他の師匠が2時間話せばどうかは分からないが、志の輔師匠だからかもしれない。ストーリー構成が緻密で、うまいなあと感心すること多々。
というのもマクラからの仕込み時間が長いため、地理軸・時間軸・人物軸でいろいろと視点をずらされて、かつ数々のエピソードにたくさんの伏線が張られていたからだ。


【マクラ】
例えば、日本人の技量の話。マクラで、最近の牛レバの禁止という時事ネタに、マンナン社が出したレバ刺味のこんにゃくが似すぎている話を乗っけて、日本人の技量を讃えることをまずやっておく。(これは後の伊能忠敬の測量技術の秀逸さに繋げている)
そして今現在(6-7月)第二弾の時事ネタとして、中車襲名などに湧いた歌舞伎界を取り上げ、垂れ幕?の話で、贔屓客から幕を贈呈される話へ。中車属する一門に福山雅治が幕を送った話を持ち出し、その理由としてNHK大河ドラマで役者と福山が共演した事実を取り上げる。(後に大河ドラマの下りが出てくる訳だ)
そこから、福山が主演を勤めた、2010年大河の龍馬伝の話に流し、当時のブームを振り返る。地域講演に話が移ると、そこで地理的に日本全国を横断する視点が入ってくる。(聞き手の想像力がそうやってストレッチされていくのだ)

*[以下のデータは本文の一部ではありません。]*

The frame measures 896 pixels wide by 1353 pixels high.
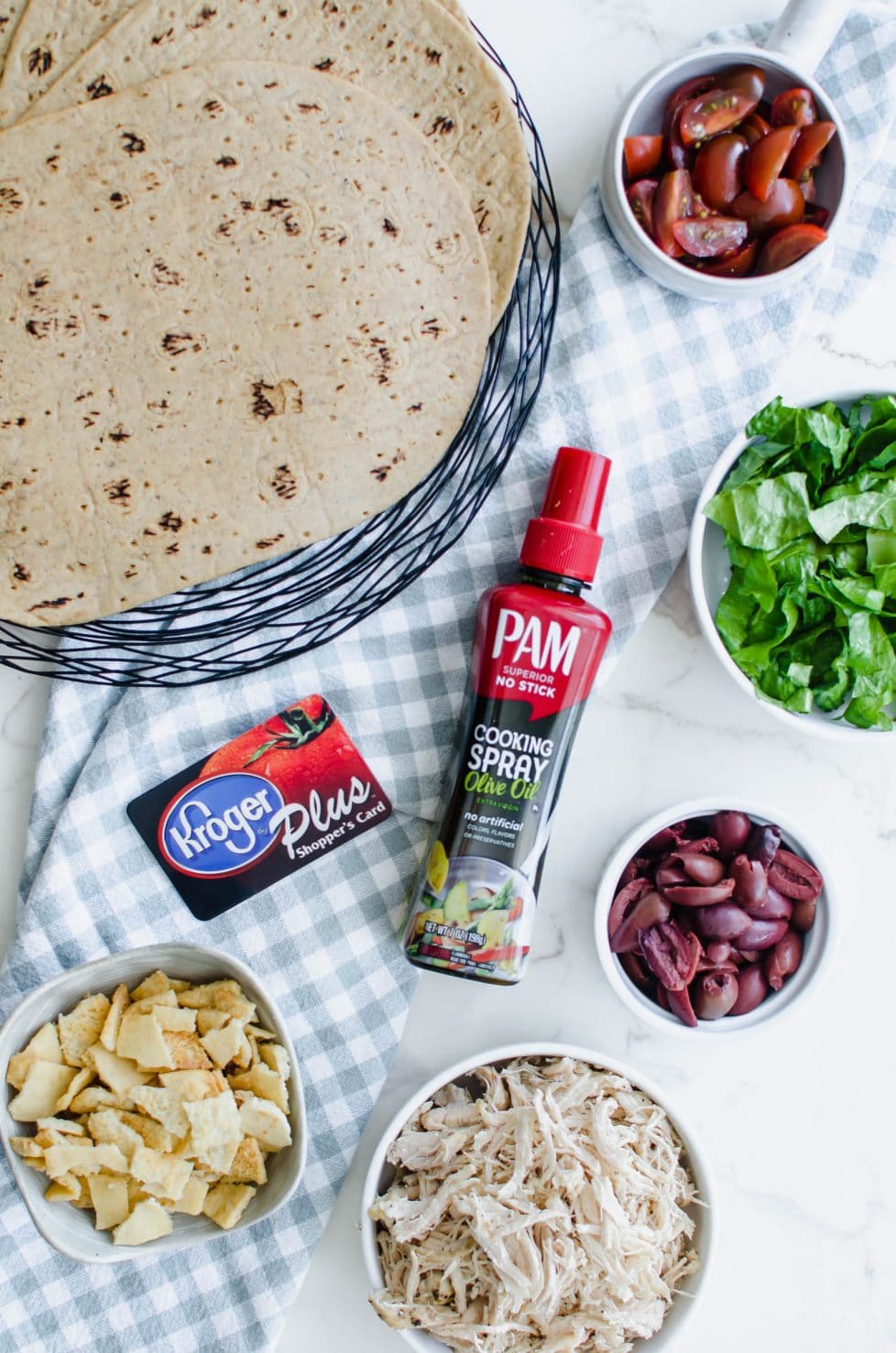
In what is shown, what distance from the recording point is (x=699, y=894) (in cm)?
118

当時の長崎公演を振り返り、ためしてガッテンで懇意になったNHKプロデューサーが、楽屋裏に手みやげをもってきてくれる話が出てくる(ブームの異常さを物語ると同時に、それが本番の物語のラストシーンにちょこっと組み込まれる)。
そして、楽屋裏に福山さんのお母様到来。(ここで一つのアハ的な体験。世の出来事を客観的に語る師匠と、主観的な出来事として語る師匠の視点が合致するのだ)


【序章】
そうこうしながら、物語の序章へ、いつのまーにか入り込んでいくのである。
長崎公演の後、空いた時間で訪問したシーボルト記念館でのおもしろエピソードが繰り広げられる。記念館への訪問理由は、そこに飾られる大日本沿海地全図を見たかったからであり、なぜ見たかったかというと、その理由がさらに時を遡って語られる。
見たかった理由エピソードとして、千葉県は伊能忠敬記念館を訪問したお話へ。(過去に話が徐々に遡っていく助走シーン。この後は物語の舞台である江戸まで一気に飛ぶのである)

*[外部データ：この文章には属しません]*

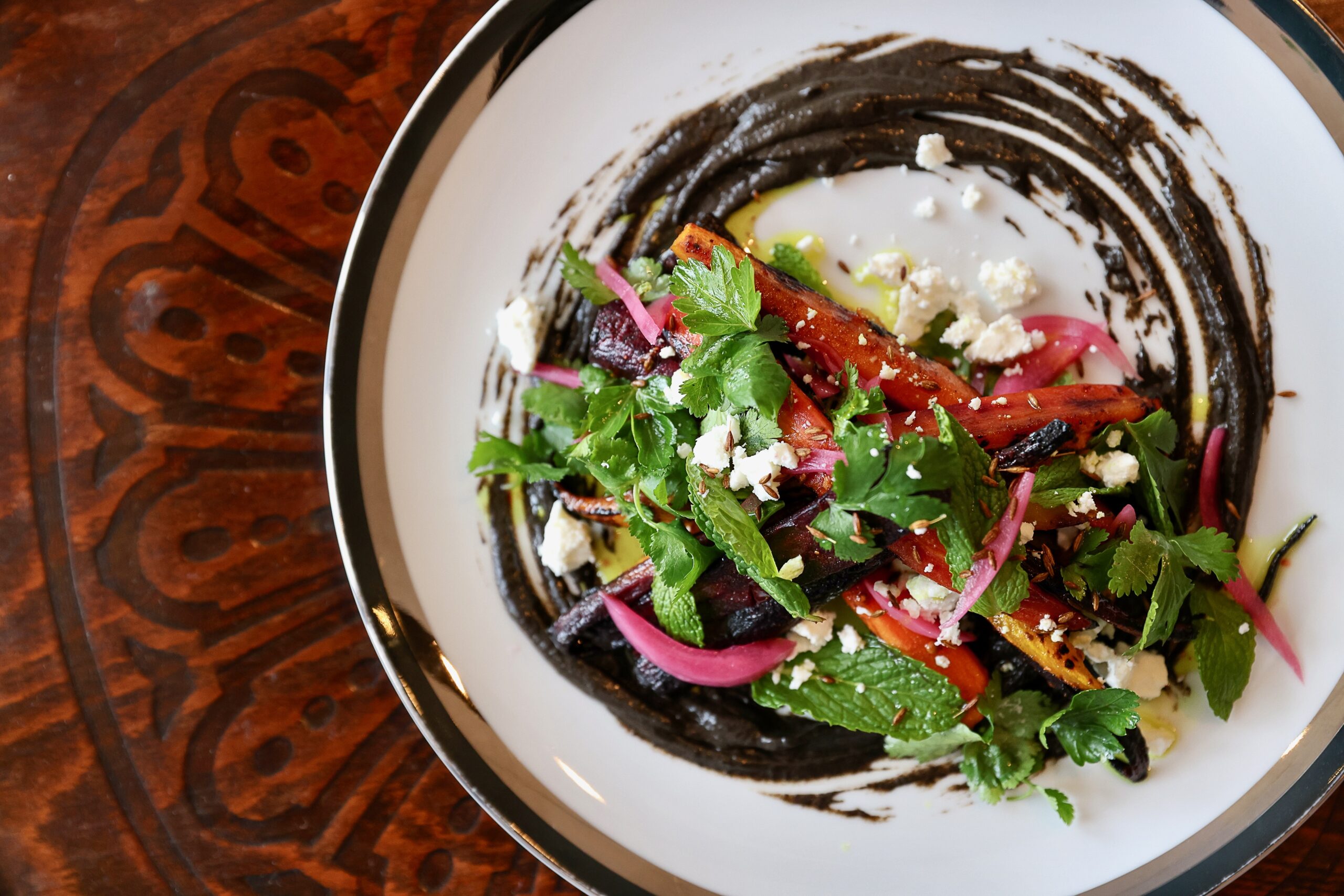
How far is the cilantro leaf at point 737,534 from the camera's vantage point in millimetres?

ここで伊能の地図と出会った師匠は感銘を受け、物語を創ろうと決意する訳だ。その出会いのシーンで、国土地理院が出した地図が重なる話をするのだが、そのすごさを「陳腐な言葉」で物語るから印象深い。というのも、師匠の「すごい」という漠とした一言が放たれて、おしまいなのだ。つまりここまで絵を描いてくれた先導が ふ といなくなることで、こちら側は穴を埋めようと想像力をフル回転させる訳だ。換言すると、それまでは師匠視点で描かれていた場面が、突如切り替わり、師匠が驚嘆するシーンを聞き手が第三者となって想像することになる、共創シーンなのである。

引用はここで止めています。